It’s a continual source of amusement because nobody expects it. The roof on the new Ferrari Portofino—the all-new replacement for the outgoing California T—has cuts and breaks in it, sure, but it still looks a lot like a permanent hardtop. Then you push the button on the center console and—“Whoa! Look at that!”—the eyes of anyone standing nearby go full wide as the Portofino’s rear end folds open, the roof raises up, and the entire “fixed roof” lowers down into a space that, just a few moments earlier, looked far too small to swallow a couple golf bags, much less an entire hardtop. When the roof is packed away, though, the Portofino looks like it was made to be a drop-top full-time—especially given the two dramatic fairings that rise up behind each rear headrest on the rear deck. Amazingly, even with the hardtop folded away, there’s still a decent amount of trunk room underneath it.
Nobody who climbs behind the wheel of the Portofino will care about roof logistics or cargo space, though, because this new Ferrari is simply too scintillating a driving experience. Compared with the California T, the new car’s 32-valve, twin-turbo 3.9-liter V-8 makes an additional 39 horsepower (and 4 lb-ft more torque), pushing the total to 591 hp at 7,500 rpm. Storming through a revised version of Ferrari’s acclaimed dual-clutch 7-speed, that’s enough firepower to launch the car from 0 to 60 mph in just 3.1 seconds and on to a top speed of “at least” 199 mph. What the numbers don’t convey, though, is just how awesome this performance feels from behind the wheel. Especially given the immediacy of the open cockpit, the onrush of speed is nothing short of sensational—the wind whistling by, the road and its surroundings smearing into a rampaging blur, the screaming exhaust note seemingly blasting out of Marshall amps stacked into the rear seats and cranked to “11.”

◇ ◇ ◇ ◇ ◇

■ Problems and tasks ■
(a) What peak horsepower does the Portofino passage give for the new car's V-8?
(b) Please write out everything in the Portofino passage from "It’s a continual" down to "room underneath it.".
(c) In one to three sentences, explain why the Portofino passage says the folding roof surprises people standing nearby.

■ Extracted entries ■
◇ ◇ ◇ ◇ ◇

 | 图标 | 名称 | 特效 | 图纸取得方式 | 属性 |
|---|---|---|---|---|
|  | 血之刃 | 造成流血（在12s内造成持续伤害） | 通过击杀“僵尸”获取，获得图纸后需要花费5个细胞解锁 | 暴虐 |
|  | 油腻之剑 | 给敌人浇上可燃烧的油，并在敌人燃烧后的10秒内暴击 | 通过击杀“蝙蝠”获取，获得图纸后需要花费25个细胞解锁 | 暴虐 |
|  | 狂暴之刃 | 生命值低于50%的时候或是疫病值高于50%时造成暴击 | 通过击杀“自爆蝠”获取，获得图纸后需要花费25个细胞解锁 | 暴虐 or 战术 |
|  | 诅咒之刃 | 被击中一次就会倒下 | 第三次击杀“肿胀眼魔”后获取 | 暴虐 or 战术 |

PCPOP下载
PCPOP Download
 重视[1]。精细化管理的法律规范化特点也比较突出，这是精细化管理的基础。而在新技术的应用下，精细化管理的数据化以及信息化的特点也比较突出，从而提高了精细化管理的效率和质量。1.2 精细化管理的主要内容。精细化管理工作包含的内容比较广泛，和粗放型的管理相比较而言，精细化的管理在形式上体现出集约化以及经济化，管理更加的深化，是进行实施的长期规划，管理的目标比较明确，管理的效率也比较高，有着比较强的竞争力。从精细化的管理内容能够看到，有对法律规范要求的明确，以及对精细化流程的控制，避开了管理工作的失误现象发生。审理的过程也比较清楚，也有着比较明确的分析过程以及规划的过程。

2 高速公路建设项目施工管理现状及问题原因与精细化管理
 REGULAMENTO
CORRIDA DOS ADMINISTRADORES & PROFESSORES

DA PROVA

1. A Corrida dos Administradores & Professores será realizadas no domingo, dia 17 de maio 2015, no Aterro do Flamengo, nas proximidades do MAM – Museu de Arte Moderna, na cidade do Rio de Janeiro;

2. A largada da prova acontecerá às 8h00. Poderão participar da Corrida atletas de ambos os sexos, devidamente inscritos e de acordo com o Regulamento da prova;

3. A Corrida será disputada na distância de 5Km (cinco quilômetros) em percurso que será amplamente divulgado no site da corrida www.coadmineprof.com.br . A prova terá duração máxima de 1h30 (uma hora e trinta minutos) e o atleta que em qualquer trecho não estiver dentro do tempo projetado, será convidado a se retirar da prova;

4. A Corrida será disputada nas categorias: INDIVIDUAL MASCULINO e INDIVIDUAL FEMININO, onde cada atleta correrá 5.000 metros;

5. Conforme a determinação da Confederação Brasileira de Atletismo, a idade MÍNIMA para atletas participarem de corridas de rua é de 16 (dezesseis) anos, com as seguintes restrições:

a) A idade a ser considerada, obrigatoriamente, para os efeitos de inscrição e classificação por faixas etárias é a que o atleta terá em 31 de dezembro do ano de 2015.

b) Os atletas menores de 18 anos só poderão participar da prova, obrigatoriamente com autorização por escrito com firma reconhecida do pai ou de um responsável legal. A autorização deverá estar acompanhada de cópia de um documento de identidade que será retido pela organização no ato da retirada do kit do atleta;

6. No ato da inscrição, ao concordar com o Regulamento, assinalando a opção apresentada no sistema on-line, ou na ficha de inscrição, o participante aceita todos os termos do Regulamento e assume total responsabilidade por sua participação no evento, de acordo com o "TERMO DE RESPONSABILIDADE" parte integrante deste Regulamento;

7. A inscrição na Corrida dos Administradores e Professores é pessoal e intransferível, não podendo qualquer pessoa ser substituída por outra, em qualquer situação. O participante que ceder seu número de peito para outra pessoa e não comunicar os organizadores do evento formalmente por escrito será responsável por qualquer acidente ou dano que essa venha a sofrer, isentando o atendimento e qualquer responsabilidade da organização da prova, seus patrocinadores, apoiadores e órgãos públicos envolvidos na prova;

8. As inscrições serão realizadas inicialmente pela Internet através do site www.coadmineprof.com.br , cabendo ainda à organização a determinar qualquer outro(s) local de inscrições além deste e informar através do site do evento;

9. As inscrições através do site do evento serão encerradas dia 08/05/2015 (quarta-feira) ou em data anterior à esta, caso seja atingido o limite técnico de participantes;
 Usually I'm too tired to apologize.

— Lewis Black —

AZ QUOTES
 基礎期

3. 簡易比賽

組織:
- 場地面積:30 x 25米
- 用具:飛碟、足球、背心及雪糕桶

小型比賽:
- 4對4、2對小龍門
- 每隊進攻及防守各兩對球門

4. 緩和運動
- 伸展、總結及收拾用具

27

◇ ◇ ◇ ◇ ◇

■ Responses to the exercise ■
(a) 591 hp at 7,500 rpm.

(b)
It’s a continual source of amusement because nobody expects it. The roof on the new Ferrari Portofino—the all-new replacement for the outgoing California T—has cuts and breaks in it, sure, but it still looks a lot like a permanent hardtop. Then you push the button on the center console and—“Whoa! Look at that!”—the eyes of anyone standing nearby go full wide as the Portofino’s rear end folds open, the roof raises up, and the entire “fixed roof” lowers down into a space that, just a few moments earlier, looked far too small to swallow a couple golf bags, much less an entire hardtop. When the roof is packed away, though, the Portofino looks like it was made to be a drop-top full-time—especially given the two dramatic fairings that rise up behind each rear headrest on the rear deck. Amazingly, even with the hardtop folded away, there’s still a decent amount of trunk room underneath it.

(c) Nobody expects it, because the roof looks much like a permanent hardtop. The whole roof then lowers into a space that looked far too small to hold even a couple of golf bags, let alone a hardtop.